*** Opening of EXCERPT PROVIDED ***
Improving Machine Learning Approaches to Coreference Resolution
E N D
Presentation Transcript
Improving Machine Learning Approaches to Coreference Resolution Vincent Ng and Claire Cardie Cornell Univ. ACL 2002 slides prepared by Ralph Grishman
Goal Improve on Soon et al. by • better preprocessing (chunking, names, …) • better search procedure for antecedent • better selection of positive examples • more features • more features • more features ...
Better search for antecedent • Soon et al. Use decision tree as binary classifier, take nearest antecedent classified as +ve • Ng&Cardie use same sort of classifier, but count +ve and -ve examples at each leaf, and use that to compute a probability • Ng&Cardie then take highest ranking antecedent (if probability > 0.5)
*** Close of EXCERPT PROVIDED ***
TO DO.
**a)** According to the slide transcript, who prepared the slides?
**b)** In the slide transcript, update the stretch from "Better search for" through "probability > 0.5)", replacing "binary classifier" with "two-class classifier".
*** Opening of SUPPLIED MATERIAL ***
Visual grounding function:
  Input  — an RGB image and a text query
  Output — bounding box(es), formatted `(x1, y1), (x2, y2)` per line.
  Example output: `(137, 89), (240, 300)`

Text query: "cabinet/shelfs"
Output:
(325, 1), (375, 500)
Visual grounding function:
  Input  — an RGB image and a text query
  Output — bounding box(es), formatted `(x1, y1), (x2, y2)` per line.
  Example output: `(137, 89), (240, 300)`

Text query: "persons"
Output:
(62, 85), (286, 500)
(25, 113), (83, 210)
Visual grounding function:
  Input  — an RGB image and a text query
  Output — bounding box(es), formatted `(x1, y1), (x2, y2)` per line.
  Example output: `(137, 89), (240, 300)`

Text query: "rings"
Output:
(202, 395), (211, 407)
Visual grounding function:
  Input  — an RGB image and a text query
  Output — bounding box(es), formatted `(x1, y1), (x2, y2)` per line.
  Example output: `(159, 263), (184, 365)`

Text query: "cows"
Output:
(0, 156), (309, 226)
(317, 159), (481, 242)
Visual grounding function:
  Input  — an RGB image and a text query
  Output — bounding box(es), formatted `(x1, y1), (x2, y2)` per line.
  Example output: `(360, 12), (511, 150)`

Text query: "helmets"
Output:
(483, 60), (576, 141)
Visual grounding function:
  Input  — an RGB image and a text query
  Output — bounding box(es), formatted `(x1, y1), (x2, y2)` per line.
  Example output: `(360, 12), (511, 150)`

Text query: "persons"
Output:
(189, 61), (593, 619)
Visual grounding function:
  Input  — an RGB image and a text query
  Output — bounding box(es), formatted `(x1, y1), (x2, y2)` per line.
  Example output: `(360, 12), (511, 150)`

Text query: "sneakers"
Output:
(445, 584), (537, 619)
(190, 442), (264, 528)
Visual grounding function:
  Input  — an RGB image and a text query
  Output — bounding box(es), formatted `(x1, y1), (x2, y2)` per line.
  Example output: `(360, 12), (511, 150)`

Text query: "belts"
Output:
*** Close of SUPPLIED MATERIAL ***
SOLUTION LIST.
**a)** Ralph Grishman

**b)**
Better search for antecedent • Soon et al. Use decision tree as two-class classifier, take nearest antecedent classified as +ve • Ng&Cardie use same sort of classifier, but count +ve and -ve examples at each leaf, and use that to compute a probability • Ng&Cardie then take highest ranking antecedent (if probability > 0.5)